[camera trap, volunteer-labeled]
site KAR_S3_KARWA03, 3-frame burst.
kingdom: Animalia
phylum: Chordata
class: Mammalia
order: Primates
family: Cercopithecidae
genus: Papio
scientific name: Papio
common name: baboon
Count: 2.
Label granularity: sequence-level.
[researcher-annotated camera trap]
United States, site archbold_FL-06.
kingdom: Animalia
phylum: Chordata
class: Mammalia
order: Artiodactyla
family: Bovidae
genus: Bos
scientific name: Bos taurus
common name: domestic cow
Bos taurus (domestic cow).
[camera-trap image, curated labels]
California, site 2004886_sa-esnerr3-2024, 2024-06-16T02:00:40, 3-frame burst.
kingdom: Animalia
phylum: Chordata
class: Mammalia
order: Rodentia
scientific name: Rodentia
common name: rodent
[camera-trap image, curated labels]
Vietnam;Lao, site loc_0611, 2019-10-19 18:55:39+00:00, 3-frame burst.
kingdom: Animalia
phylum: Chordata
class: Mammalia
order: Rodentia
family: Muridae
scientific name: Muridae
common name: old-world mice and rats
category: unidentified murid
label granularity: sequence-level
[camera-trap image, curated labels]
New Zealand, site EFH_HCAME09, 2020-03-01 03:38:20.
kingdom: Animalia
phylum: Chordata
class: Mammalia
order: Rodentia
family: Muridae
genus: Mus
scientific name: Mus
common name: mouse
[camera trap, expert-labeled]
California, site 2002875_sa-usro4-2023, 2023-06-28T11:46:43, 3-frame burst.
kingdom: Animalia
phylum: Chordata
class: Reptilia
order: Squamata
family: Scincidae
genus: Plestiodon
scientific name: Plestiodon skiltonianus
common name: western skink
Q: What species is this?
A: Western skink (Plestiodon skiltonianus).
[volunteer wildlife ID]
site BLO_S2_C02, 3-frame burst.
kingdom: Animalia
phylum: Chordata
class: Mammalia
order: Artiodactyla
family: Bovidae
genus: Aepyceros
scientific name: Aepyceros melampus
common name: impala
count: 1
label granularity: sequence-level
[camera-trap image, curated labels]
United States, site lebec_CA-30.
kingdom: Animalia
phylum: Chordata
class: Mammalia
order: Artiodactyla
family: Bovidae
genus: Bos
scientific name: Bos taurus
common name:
-*-
What to produce
Search the listing for the string "scientific". Copy each line where it turns up.

Result for this task
scientific name: Papio
scientific name: Bos taurus
scientific name: Rodentia
scientific name: Muridae
scientific name: Mus
scientific name: Plestiodon skiltonianus
scientific name: Aepyceros melampus
scientific name: Bos taurus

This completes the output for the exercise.